Но иных друзей у него не было, и хоть этих тоже не мог он назвать своими друзьями, все-таки заходил к ним, когда делалось вдруг скучно, – сидел час, много два, и уходил обычно с тоскою. И удивлялся, как могло это нравиться ему, как мог он всерьез слушать этот вздор. Однажды, слушая споры в десятом нумере, ему вдруг подумалось, что слишком много говорят в России и что никто дела не делает, а надобно делать хоть немного, но беда – делать некогда: все время на разговоры уходит.

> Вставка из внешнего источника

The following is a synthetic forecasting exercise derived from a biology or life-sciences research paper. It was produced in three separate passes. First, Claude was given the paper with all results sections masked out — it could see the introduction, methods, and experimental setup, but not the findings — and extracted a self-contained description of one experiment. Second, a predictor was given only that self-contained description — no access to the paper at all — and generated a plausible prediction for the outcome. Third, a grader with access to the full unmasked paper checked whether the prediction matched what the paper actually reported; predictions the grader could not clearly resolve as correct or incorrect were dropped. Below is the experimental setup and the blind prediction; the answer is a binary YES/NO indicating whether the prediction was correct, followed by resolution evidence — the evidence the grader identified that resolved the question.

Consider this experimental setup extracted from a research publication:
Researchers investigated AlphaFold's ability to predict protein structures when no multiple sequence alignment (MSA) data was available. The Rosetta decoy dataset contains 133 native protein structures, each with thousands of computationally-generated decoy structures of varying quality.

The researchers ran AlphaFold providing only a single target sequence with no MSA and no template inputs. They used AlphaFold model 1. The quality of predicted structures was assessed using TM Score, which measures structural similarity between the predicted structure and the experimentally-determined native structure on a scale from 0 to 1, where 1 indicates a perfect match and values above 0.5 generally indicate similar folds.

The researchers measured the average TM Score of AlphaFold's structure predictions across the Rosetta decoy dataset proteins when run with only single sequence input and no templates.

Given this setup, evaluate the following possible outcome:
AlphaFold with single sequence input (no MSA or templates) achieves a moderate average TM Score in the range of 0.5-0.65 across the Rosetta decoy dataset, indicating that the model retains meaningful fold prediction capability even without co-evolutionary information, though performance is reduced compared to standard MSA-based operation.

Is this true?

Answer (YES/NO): NO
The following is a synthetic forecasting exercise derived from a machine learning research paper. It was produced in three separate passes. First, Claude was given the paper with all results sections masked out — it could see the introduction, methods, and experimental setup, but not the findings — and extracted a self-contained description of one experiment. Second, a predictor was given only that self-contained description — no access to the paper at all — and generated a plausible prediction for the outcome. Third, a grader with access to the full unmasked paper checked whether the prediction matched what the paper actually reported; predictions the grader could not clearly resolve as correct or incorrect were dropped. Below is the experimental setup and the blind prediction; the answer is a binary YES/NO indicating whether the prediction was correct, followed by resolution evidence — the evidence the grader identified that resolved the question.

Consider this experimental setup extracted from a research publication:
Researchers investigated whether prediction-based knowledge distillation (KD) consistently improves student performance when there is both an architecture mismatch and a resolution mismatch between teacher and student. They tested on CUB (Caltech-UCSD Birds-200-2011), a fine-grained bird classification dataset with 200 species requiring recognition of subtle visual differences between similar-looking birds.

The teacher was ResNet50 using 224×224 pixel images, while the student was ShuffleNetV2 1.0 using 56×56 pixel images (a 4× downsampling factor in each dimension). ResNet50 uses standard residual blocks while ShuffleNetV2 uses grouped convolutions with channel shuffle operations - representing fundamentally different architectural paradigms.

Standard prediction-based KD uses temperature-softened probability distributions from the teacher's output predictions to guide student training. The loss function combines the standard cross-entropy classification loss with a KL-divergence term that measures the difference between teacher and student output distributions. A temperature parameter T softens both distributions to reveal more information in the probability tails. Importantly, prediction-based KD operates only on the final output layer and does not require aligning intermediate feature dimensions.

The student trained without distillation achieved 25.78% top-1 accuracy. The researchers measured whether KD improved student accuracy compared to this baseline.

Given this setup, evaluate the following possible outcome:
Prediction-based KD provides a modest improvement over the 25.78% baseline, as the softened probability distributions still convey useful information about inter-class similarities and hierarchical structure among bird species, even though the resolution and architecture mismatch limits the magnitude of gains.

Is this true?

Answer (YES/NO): NO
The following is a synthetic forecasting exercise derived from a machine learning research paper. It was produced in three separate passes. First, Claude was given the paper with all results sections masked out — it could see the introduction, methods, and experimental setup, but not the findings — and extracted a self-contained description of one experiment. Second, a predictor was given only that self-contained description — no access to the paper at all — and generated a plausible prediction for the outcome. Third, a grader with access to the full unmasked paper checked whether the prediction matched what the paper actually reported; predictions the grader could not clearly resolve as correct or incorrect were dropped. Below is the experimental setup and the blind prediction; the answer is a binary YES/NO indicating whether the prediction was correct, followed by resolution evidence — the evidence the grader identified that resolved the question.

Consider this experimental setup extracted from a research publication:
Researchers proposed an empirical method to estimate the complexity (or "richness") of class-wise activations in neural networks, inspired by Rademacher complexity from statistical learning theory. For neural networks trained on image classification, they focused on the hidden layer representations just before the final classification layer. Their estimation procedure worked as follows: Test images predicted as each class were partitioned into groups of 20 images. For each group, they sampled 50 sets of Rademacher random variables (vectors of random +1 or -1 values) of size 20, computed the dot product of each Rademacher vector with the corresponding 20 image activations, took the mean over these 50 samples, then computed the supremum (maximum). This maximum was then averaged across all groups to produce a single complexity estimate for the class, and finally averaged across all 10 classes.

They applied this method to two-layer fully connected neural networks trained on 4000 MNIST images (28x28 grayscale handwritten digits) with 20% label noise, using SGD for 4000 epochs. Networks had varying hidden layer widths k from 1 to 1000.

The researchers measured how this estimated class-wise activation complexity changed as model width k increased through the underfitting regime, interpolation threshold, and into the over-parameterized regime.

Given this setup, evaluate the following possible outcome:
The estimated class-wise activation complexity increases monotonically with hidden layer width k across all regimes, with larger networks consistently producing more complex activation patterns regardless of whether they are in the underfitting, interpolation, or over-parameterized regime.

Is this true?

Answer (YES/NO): NO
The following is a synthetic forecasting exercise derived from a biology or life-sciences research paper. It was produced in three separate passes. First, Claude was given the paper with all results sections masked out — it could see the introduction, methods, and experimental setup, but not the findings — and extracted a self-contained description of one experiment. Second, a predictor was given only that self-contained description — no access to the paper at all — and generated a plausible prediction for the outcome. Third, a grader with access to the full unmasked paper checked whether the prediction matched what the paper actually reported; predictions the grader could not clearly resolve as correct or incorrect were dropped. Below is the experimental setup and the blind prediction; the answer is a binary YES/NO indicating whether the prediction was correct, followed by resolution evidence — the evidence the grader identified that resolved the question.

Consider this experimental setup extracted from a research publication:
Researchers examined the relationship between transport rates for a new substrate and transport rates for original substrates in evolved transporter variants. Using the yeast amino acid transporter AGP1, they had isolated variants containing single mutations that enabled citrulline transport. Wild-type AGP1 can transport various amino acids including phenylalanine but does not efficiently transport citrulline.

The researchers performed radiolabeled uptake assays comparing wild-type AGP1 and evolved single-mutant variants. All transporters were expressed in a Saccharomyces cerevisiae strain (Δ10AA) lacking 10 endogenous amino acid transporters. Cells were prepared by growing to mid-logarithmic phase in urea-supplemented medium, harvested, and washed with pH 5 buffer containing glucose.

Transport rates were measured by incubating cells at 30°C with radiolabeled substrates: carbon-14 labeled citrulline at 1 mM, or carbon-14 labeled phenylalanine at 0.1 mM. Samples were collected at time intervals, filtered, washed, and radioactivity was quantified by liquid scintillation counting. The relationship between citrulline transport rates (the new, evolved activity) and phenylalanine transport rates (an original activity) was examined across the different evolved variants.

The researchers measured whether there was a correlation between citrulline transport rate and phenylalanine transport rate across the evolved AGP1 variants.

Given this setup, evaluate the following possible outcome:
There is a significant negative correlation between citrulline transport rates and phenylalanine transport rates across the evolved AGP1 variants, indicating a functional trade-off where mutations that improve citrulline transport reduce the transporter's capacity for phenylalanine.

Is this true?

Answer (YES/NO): NO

«Слишком много говорят в России», – он нашел эту фразу справедливой не только по отношению к десятому нумеру. Везде много говорили, а мало знали и еще меньше делали. «Много, много говорят в России», – укоризненно думал он и давал себе слово не болтать лишнего, а лучше тратить время свое с пользой на книги или на другие толковые занятия.
Но более всего отвратительны ему были студенческие попойки и особые нетрезвые споры, где всяк кричит свое, где никто никого не слушает, где ничье мнение не берется всерьез и все-таки спорят, хоть они, в общем, и не люди уже, а только лишь существа, тем похожие на людей, что обладают даром речи, правда бессмысленной, но все же речи.
Студенческие попойки и нетрезвые, шумные споры пьяных людей о некоем всеобщем человеческом счастии, песни со слезами, проклятья, ругательства и слюнявые поцелуи, вместе со штурмами заведений на Трубе, скверные болезни и пустая философия мало знающих, но наслышанных людей – все вместе с внезапной силой бесконечно надоело ему и на много лет вперед настораживало к людям, любящим задушевно говорить за вином или водкою.
Уже на втором курсе он перегнал их всех в знаниях, они остались позади, им было некогда, они спорили и кричали, он читал в своем мезонине с жадною страстью книгу за книгой, подсыхал, желтел, палимый неразрешимыми вопросами, неразгаданными тайнами бытия; матушка, дядя и сестры охали над ним, он мало ел, мало спал, улыбка у него сделалась саркастическая, говорил он загадочно, с латынью, старался находить афоризмы, записывая их в многочисленные тетрадки, искал высшую мудрость, начало начал, смысл жизни, и ничего не находил, – то, что казалось значительным и серьезным сегодня, назавтра теряло всякий смысл.
Он был совсем еще мальчиком, обижаясь на домочадцев, плакал, голос у него ломался, иные в его годы еще и читать-то толком не умели, он же вырабатывал свое мировоззрение, разрушал в себе почитание к богу, философствовал, размышляя о тайне рождения и смерти, и доразмышлялся до того, что однажды заболел горячкою, с жаром и бредом, и провалялся более месяца. Но горячка эта его и вылечила. Внезапно он получил отвращение ко всеобщим вопросам, так сильно волновавшим дотоле его воображение, и с жадностью накинулся на медицинские науки – на анатомию, хирургию, фармацею, зоологию, ботанику, с увлечением стал изучать физику и химию, и все это до тех пор, пока не пошел рядом со своими профессорами. Тогда ему показалось, что он знает все, что дальше делать нечего, что жить скучно. Вновь на губах его зазмеилась саркастическая улыбка, означавшая, что он стоит выше всего и что он все презирает. С этой улыбкой входил он и домой, и в университет, и в десятый нумер до тех пор, пока не произошла история в анатомическом зале. Тут он вновь растерялся и решил никогда более не гордиться и не воображать о себе невесть что. «Надо дело делать, – лихорадочно думал он, – надо обязательно дело делать, и покончить надо со всем с этим, будь оно неладно». С чем надо было покончить, он, разумеется, толком не знал, но сердце его билось, щеки горели, все свое прошлое он осуждал, себя видел дурным человеком, даром погубившим лучшую часть жизни. «Молодость прошла, – с тоской думал он, – молодость загублена безвозвратно, надо спешить, надо действовать, решать, жизнь уходит, – еще немного, и мне стукнет двадцать лет, что можно сделать на третьем десятке?